▶ [YOUR OBJECTIVE] Report how many lines in the listing below contain the string "camera", giving only the number.

▶ [GIVEN INFORMATION]
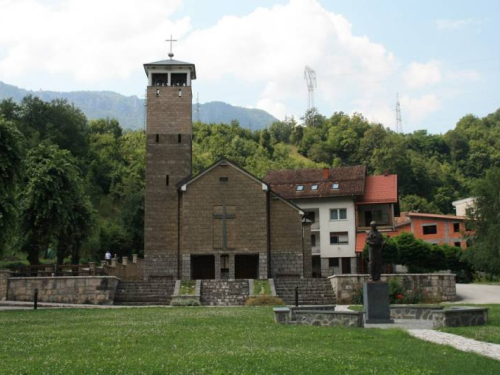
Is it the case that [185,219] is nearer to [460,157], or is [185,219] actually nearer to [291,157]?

...

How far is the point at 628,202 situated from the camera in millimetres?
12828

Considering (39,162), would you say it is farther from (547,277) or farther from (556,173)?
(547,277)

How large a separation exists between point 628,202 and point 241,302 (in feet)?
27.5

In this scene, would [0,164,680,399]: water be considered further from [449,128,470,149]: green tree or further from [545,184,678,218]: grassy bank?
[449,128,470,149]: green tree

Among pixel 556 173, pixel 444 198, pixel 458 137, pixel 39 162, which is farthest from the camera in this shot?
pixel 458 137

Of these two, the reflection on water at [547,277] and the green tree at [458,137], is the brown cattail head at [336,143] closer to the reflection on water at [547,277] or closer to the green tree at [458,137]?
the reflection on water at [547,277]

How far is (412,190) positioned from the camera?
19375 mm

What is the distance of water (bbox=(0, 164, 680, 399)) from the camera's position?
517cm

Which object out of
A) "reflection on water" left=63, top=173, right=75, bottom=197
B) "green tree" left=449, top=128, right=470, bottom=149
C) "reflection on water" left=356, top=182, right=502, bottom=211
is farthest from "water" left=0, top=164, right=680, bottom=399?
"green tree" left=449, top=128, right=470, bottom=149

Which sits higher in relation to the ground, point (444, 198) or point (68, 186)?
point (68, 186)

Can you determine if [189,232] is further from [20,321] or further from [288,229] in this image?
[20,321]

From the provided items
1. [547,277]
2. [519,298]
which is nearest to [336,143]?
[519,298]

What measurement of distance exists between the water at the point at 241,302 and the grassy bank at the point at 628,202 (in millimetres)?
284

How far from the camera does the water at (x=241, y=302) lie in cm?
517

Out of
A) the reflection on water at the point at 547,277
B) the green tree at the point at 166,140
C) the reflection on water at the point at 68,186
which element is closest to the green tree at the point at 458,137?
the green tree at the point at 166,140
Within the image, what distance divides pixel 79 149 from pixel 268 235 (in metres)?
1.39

▶ [TASK RESPONSE] 5